*Document source*
▼
Par décision du 4 décembre 2012, le Gewerbeaufsichtsamt Oldenburg (inspection du travail d’Oldenbourg, Allemagne) (ci-après l’« inspection du travail ») a fait obligation à Conti de mettre en œuvre une procédure de notification en raison de la présence, à bord du navire, de ferraille et d’eau d’extinction mêlée de boues et de résidus de cargaison. Conti s’est, en outre, vu interdire d’éloigner le navire avant la clôture de la procédure de notification et la présentation, en langue allemande, d’un projet vérifiable d’élimination des déchets.

19

Le 21 décembre 2012, la cargaison intacte a été déchargée et la navigabilité du navire jusqu’à une hauteur de vague de 6 mètres a été confirmée.

20

Une procédure de notification pour le transfert de l’eau d’extinction vers le Danemark a été engagée et clôturée. Les opérations de pompage de l’eau d’extinction ont débuté le 18 février 2013. Une fois qu’il a été possible d’estimer la quantité de boue d’extinction qui ne pouvait pas être pompée, la suite de la procédure de notification a été engagée, le 26 février 2013, avec la Roumanie.
▲
*Données fournies*
▼
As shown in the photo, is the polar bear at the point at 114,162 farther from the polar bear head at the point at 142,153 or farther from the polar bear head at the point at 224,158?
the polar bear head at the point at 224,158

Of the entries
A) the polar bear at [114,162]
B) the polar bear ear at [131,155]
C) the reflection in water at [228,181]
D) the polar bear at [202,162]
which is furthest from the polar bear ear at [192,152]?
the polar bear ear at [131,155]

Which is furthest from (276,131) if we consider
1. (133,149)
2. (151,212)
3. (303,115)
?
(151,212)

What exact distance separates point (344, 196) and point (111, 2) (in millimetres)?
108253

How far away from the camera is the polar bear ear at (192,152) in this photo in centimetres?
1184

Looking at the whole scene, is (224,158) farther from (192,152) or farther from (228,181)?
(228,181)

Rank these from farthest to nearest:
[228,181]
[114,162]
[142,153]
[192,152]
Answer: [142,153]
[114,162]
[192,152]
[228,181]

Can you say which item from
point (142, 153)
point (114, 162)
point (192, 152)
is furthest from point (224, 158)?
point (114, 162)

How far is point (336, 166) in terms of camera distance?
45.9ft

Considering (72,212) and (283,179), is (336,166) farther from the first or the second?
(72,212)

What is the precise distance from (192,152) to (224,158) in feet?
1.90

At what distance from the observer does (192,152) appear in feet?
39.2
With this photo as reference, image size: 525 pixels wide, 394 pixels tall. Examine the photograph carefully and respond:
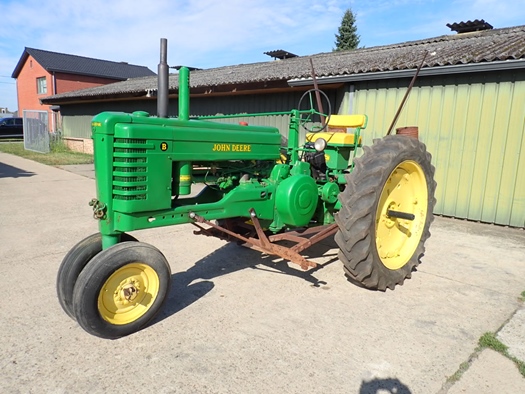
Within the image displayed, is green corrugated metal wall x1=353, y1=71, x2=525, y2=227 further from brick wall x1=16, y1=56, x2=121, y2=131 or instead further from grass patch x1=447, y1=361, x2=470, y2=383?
brick wall x1=16, y1=56, x2=121, y2=131

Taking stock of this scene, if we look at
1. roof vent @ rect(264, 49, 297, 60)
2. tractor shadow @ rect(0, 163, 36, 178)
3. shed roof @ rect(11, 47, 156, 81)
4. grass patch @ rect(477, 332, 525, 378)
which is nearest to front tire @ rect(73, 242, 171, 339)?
grass patch @ rect(477, 332, 525, 378)

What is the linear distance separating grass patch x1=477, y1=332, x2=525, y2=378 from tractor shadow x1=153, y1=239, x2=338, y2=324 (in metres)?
1.33

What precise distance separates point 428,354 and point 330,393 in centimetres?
78

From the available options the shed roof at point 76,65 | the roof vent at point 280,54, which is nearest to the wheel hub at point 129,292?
the roof vent at point 280,54

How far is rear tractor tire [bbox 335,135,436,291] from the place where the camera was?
3207 millimetres

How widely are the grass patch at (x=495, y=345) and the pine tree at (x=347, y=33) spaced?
40.9 meters

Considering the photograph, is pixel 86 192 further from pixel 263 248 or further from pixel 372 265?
pixel 372 265

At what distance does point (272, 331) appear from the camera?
9.15ft

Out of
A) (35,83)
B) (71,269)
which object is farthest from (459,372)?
(35,83)

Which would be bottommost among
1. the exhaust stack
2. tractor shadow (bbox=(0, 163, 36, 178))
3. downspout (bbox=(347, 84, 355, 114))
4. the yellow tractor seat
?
tractor shadow (bbox=(0, 163, 36, 178))

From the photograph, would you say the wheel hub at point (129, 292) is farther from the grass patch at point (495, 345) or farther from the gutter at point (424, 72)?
A: the gutter at point (424, 72)

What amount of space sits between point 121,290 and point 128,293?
5cm

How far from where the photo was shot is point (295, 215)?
3.52m

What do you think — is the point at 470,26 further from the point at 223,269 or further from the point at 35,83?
the point at 35,83
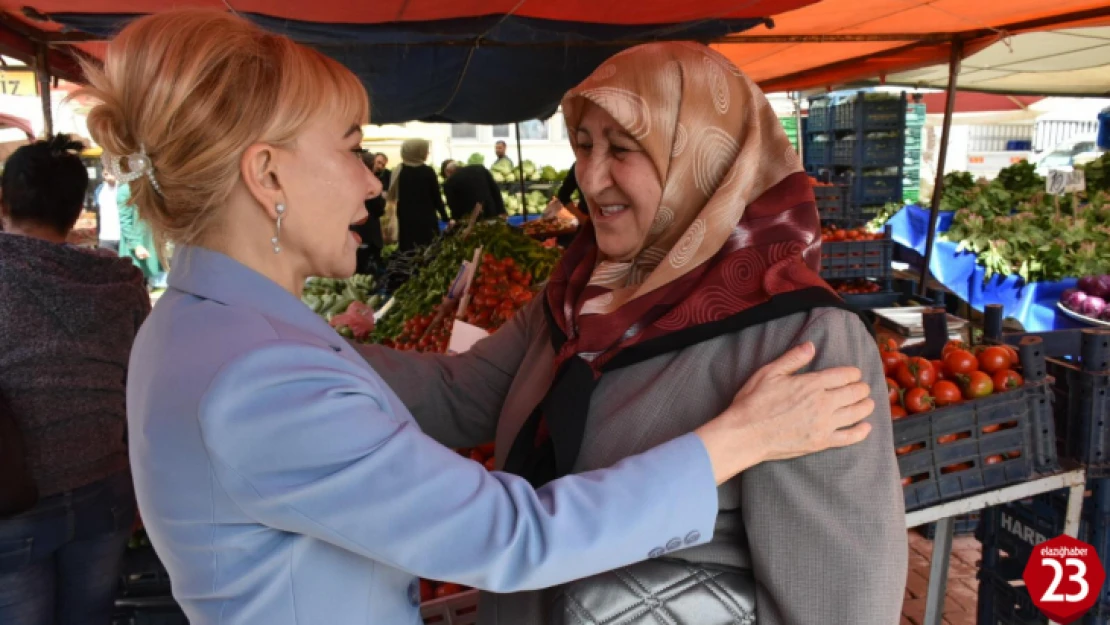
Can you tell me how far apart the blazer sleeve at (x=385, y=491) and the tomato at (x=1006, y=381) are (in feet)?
5.13

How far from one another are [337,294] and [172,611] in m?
4.11

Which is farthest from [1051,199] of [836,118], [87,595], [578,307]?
[87,595]

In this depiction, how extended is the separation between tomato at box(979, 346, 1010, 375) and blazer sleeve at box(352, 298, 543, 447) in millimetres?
1330

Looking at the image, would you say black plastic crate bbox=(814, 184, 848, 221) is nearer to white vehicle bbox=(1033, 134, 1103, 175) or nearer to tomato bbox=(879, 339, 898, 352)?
tomato bbox=(879, 339, 898, 352)

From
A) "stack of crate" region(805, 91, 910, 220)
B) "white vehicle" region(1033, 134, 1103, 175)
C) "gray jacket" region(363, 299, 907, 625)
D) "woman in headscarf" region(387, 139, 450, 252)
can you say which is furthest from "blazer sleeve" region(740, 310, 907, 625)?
"white vehicle" region(1033, 134, 1103, 175)

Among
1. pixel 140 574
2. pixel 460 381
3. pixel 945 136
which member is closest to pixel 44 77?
pixel 140 574

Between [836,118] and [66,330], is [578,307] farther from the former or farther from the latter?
[836,118]

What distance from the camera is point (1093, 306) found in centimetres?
499

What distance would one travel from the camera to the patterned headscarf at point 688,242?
4.49 ft

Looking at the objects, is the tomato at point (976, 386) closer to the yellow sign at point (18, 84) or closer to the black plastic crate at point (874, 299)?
the black plastic crate at point (874, 299)

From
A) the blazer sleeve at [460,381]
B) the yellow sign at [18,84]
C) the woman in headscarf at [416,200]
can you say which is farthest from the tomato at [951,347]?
the yellow sign at [18,84]

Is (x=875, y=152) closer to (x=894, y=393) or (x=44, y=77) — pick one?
(x=894, y=393)

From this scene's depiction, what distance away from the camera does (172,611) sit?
2.59 m

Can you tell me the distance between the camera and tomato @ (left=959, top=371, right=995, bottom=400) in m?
2.25
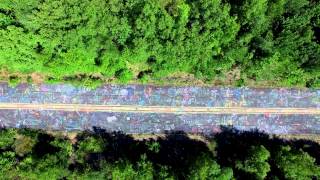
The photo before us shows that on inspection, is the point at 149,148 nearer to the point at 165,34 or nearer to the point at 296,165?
the point at 165,34

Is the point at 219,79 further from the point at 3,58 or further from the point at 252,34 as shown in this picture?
the point at 3,58

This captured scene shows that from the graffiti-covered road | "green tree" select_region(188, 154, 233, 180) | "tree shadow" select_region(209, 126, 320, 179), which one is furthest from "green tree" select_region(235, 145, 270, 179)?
the graffiti-covered road

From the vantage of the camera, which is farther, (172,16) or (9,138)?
(9,138)

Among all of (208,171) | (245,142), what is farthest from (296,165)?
(208,171)

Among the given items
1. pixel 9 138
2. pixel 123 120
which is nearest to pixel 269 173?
pixel 123 120

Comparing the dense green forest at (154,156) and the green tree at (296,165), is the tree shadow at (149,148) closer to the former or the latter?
the dense green forest at (154,156)

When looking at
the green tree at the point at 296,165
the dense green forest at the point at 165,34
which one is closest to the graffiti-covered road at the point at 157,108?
▲
*Consignes*
1. Remplacez « ferraille » par « débris métalliques », puis recopiez le passage du document source qui va de « Par décision du » à « d’élimination des déchets. ».
2. Prolongez le texte consacré à la procédure de notification imposée à Conti pour son navire en le reprenant après sa dernière phrase.

*Corrigés des exercices*
1.
Par décision du 4 décembre 2012, le Gewerbeaufsichtsamt Oldenburg (inspection du travail d’Oldenbourg, Allemagne) (ci-après l’« inspection du travail ») a fait obligation à Conti de mettre en œuvre une procédure de notification en raison de la présence, à bord du navire, de débris métalliques et d’eau d’extinction mêlée de boues et de résidus de cargaison. Conti s’est, en outre, vu interdire d’éloigner le navire avant la clôture de la procédure de notification et la présentation, en langue allemande, d’un projet vérifiable d’élimination des déchets.

2.
21

L’autorisation de départ, demandée pour le 4 mars 2013, a été délivrée le 1er mars 2013. Toutefois, avant que le navire puisse quitter le port, 30 conteneurs avec des déchets ont dû être déchargés, cette opération s’étant prolongée jusqu’au 7 mars 2013. Après la clôture de la procédure de notification avec la Roumanie, le navire a pu entreprendre son voyage le 15 mars 2013. En Roumanie, il a été constaté qu’environ 24000 tonnes de déchets se trouvaient à bord.

22

Le 4 janvier 2013, Conti a introduit un recours administratif devant l’inspection du travail contre la décision du 4 décembre 2012. Elle a fait valoir, en substance, qu’elle n’aurait pas dû se voir imposer la procédure de notification prévue par le règlement no 1013/2006, au motif qu’elle ne relevait pas du champ d’application de ce règlement, et a précisé qu’elle ne s’était soumise à cette procédure qu’aux fins d’éviter des retards. Par lettre du 3 avril 2013, l’inspection du travail a constaté que le recours administratif était devenu sans objet.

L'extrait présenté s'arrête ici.